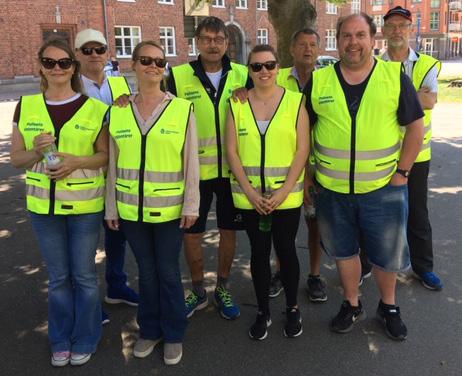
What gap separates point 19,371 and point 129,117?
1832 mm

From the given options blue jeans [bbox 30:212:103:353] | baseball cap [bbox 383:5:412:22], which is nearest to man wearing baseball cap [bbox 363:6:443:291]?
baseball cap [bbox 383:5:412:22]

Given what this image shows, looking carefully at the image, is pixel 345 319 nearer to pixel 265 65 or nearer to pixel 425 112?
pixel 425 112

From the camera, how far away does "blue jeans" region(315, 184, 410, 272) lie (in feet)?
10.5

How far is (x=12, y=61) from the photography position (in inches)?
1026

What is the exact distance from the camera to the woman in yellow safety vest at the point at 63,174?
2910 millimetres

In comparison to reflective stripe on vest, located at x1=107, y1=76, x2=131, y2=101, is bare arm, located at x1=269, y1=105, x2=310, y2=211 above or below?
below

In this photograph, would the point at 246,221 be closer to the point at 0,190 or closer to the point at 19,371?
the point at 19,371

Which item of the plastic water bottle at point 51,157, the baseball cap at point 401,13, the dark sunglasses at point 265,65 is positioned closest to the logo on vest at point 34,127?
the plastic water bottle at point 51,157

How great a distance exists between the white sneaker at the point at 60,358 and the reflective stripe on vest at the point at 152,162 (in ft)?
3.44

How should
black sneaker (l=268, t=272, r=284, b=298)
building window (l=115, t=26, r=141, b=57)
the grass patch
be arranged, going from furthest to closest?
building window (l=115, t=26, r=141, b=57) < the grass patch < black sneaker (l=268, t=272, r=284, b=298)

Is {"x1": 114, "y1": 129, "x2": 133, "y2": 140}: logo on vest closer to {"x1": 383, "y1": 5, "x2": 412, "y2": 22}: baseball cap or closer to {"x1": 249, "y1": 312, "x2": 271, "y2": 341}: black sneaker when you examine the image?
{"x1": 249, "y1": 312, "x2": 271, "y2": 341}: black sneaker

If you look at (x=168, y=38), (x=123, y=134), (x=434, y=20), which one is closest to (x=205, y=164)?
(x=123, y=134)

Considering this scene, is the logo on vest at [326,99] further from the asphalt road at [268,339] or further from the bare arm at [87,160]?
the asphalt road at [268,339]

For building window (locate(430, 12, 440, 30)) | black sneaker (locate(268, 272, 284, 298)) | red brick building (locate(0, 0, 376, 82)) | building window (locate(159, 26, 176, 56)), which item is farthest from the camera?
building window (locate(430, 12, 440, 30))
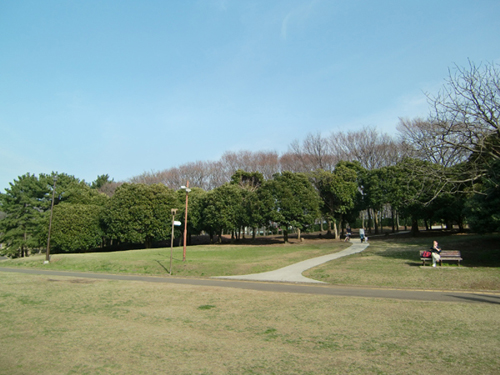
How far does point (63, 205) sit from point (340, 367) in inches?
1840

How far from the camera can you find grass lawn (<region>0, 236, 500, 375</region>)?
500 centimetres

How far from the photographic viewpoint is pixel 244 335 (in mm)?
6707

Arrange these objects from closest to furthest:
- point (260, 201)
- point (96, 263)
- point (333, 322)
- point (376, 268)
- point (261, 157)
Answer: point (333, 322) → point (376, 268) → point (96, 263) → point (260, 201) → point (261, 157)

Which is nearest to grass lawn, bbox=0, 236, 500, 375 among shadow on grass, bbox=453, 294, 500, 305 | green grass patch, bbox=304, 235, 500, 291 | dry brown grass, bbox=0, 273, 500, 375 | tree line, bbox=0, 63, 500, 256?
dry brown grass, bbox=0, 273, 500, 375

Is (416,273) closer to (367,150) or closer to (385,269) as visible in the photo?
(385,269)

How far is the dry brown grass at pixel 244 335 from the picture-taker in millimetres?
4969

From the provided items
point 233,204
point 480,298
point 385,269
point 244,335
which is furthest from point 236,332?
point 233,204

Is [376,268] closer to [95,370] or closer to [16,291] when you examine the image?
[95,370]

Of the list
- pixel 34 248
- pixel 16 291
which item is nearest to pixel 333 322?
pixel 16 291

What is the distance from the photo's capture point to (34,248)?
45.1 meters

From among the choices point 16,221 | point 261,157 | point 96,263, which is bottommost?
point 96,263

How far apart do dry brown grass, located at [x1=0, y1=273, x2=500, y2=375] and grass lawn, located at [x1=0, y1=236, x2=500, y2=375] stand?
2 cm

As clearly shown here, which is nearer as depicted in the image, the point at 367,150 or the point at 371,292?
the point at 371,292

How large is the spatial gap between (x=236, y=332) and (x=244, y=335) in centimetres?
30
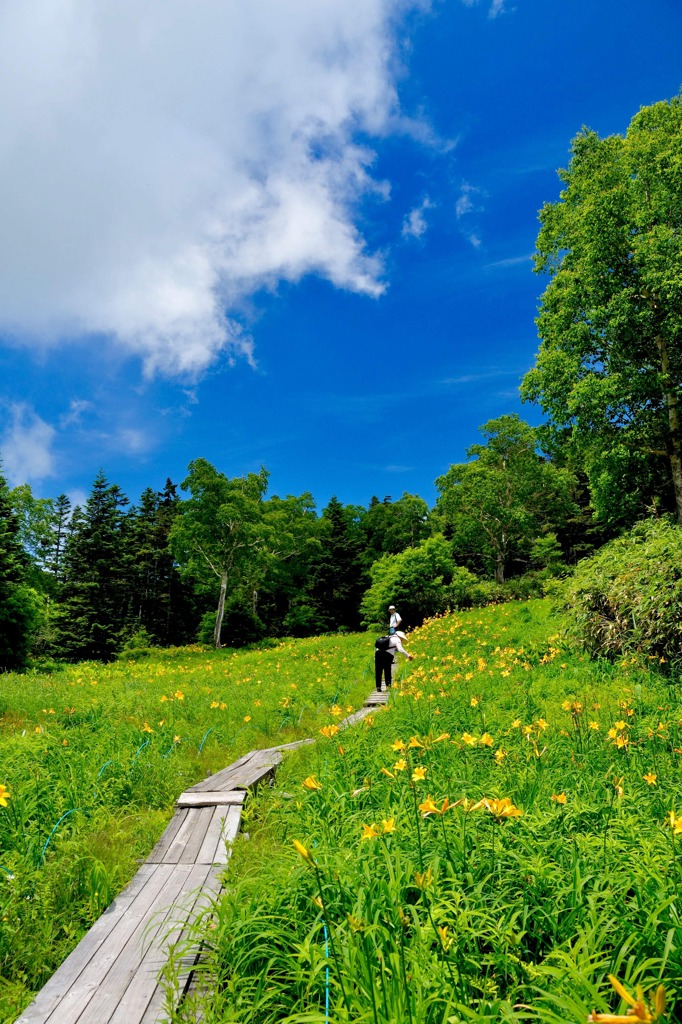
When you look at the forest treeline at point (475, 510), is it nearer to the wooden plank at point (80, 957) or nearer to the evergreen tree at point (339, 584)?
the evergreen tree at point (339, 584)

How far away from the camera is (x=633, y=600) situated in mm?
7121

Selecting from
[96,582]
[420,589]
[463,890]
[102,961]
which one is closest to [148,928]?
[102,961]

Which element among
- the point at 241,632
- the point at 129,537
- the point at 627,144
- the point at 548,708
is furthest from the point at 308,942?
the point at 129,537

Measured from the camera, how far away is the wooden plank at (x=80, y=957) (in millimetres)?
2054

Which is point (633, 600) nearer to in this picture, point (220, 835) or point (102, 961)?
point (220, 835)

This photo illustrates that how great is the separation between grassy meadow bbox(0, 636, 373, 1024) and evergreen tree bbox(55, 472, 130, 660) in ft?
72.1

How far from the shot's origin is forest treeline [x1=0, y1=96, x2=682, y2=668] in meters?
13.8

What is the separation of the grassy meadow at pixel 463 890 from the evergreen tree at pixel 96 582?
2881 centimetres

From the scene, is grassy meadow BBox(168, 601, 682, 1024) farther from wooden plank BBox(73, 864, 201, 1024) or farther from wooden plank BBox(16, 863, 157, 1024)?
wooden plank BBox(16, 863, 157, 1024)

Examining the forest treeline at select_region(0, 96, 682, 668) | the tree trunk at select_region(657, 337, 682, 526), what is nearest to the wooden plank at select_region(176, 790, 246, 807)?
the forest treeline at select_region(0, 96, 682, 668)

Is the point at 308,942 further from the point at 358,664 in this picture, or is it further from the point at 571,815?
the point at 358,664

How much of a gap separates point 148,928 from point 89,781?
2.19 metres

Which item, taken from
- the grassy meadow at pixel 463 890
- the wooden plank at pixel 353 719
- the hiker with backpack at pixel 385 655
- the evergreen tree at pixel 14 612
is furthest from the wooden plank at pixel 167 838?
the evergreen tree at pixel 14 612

######

— TASK STATEMENT —
Rewrite all the entries above with "grassy meadow" changed to "open field" wherever it occurs and everything else unchanged. Leave the pictures out of your answer.

— EXERCISE OUTPUT —
What gap separates point 19,371 and point 129,117?
1832 mm

From the given options blue jeans [bbox 30:212:103:353] | baseball cap [bbox 383:5:412:22], which is nearest to man wearing baseball cap [bbox 363:6:443:291]?
baseball cap [bbox 383:5:412:22]

Given what this image shows, looking carefully at the image, is pixel 345 319 nearer to pixel 265 65 or nearer to pixel 425 112?
pixel 425 112

From the camera, how far away does "blue jeans" region(315, 184, 410, 272) lie (in feet)?
10.5

How far is (x=12, y=61) from the photography position (in inches)?
1026

What is the exact distance from the camera to the woman in yellow safety vest at the point at 63,174?
2910 millimetres

In comparison to reflective stripe on vest, located at x1=107, y1=76, x2=131, y2=101, is bare arm, located at x1=269, y1=105, x2=310, y2=211 above or below?
below

In this photograph, would the point at 246,221 be closer to the point at 0,190 or closer to the point at 19,371?
the point at 19,371

Which item of the plastic water bottle at point 51,157, the baseball cap at point 401,13, the dark sunglasses at point 265,65 is positioned closest to the logo on vest at point 34,127?
the plastic water bottle at point 51,157

How great a distance exists between the white sneaker at the point at 60,358 and the reflective stripe on vest at the point at 152,162 (in ft)?
3.44

How should
black sneaker (l=268, t=272, r=284, b=298)
building window (l=115, t=26, r=141, b=57)
the grass patch
be arranged, going from furthest to closest?
building window (l=115, t=26, r=141, b=57) < the grass patch < black sneaker (l=268, t=272, r=284, b=298)

Is {"x1": 114, "y1": 129, "x2": 133, "y2": 140}: logo on vest closer to {"x1": 383, "y1": 5, "x2": 412, "y2": 22}: baseball cap or closer to {"x1": 249, "y1": 312, "x2": 271, "y2": 341}: black sneaker when you examine the image?
{"x1": 249, "y1": 312, "x2": 271, "y2": 341}: black sneaker

If you look at (x=168, y=38), (x=123, y=134), (x=434, y=20), which one is closest to (x=205, y=164)?
(x=123, y=134)

Considering this scene, is the logo on vest at [326,99] further from the asphalt road at [268,339] or further from the bare arm at [87,160]?
the asphalt road at [268,339]

For building window (locate(430, 12, 440, 30)) | black sneaker (locate(268, 272, 284, 298)) | red brick building (locate(0, 0, 376, 82)) | building window (locate(159, 26, 176, 56)), which item is farthest from the camera?
building window (locate(430, 12, 440, 30))
How far does point (63, 205) sit from point (340, 367) in inches?
1840

How far from the camera can you find grass lawn (<region>0, 236, 500, 375</region>)?
500 centimetres

How far from the photographic viewpoint is pixel 244 335 (in mm)?
6707

Arrange these objects from closest to furthest:
- point (260, 201)
- point (96, 263)
- point (333, 322)
- point (376, 268)
- point (261, 157)
Answer: point (333, 322) → point (376, 268) → point (96, 263) → point (260, 201) → point (261, 157)

Which is nearest to grass lawn, bbox=0, 236, 500, 375 among shadow on grass, bbox=453, 294, 500, 305 | green grass patch, bbox=304, 235, 500, 291 | dry brown grass, bbox=0, 273, 500, 375 | tree line, bbox=0, 63, 500, 256?
dry brown grass, bbox=0, 273, 500, 375

Is (416,273) closer to (367,150) or closer to (385,269) as visible in the photo?
(385,269)

How far is the dry brown grass at pixel 244 335 from the picture-taker in millimetres?
4969

From the provided items
point 233,204
point 480,298
point 385,269
point 244,335
which is furthest from point 236,332?
point 233,204

Is [376,268] closer to [95,370] or closer to [16,291] when you examine the image?
[95,370]

Of the list
- pixel 34 248
- pixel 16 291
which item is nearest to pixel 333 322?
pixel 16 291

What is the distance from the photo's capture point to (34,248)?
45.1 meters

From among the choices point 16,221 | point 261,157 | point 96,263, which is bottommost?
point 96,263

How far apart do dry brown grass, located at [x1=0, y1=273, x2=500, y2=375] and grass lawn, located at [x1=0, y1=236, x2=500, y2=375] stand?
2 cm

As clearly shown here, which is nearer as depicted in the image, the point at 367,150 or the point at 371,292?
the point at 371,292

How large is the spatial gap between (x=236, y=332) and (x=244, y=335) in centimetres?
30
When you look at the forest treeline at point (475, 510), is it nearer to the wooden plank at point (80, 957) or nearer to the evergreen tree at point (339, 584)?
the evergreen tree at point (339, 584)

How far away from the camera is (x=633, y=600) situated in mm?
7121

Selecting from
[96,582]
[420,589]
[463,890]
[102,961]
which one is closest to [148,928]?
[102,961]

Which element among
- the point at 241,632
- the point at 129,537
- the point at 627,144
- the point at 548,708
is furthest from the point at 308,942?
the point at 129,537

Measured from the camera, how far away is the wooden plank at (x=80, y=957) (in millimetres)?
2054

Which is point (633, 600) nearer to in this picture, point (220, 835) or point (102, 961)?
point (220, 835)

This photo illustrates that how great is the separation between open field bbox(0, 636, 373, 1024) and evergreen tree bbox(55, 472, 130, 660) in ft?
72.1

How far from the shot's origin is forest treeline [x1=0, y1=96, x2=682, y2=668] in meters?
13.8

What is the separation of the open field at pixel 463 890 from the evergreen tree at pixel 96 582?
2881 centimetres

From the scene, is open field BBox(168, 601, 682, 1024) farther from wooden plank BBox(73, 864, 201, 1024) or farther from wooden plank BBox(16, 863, 157, 1024)?
wooden plank BBox(16, 863, 157, 1024)

Examining the forest treeline at select_region(0, 96, 682, 668) | the tree trunk at select_region(657, 337, 682, 526), what is nearest to the wooden plank at select_region(176, 790, 246, 807)?
the forest treeline at select_region(0, 96, 682, 668)

Is the point at 308,942 further from the point at 358,664 in this picture, or is it further from the point at 571,815?
the point at 358,664

How much of a gap separates point 148,928 from point 89,781?
2.19 metres

Which item, taken from
- the open field at pixel 463 890
- the wooden plank at pixel 353 719
- the hiker with backpack at pixel 385 655
- the evergreen tree at pixel 14 612
is furthest from the wooden plank at pixel 167 838?
the evergreen tree at pixel 14 612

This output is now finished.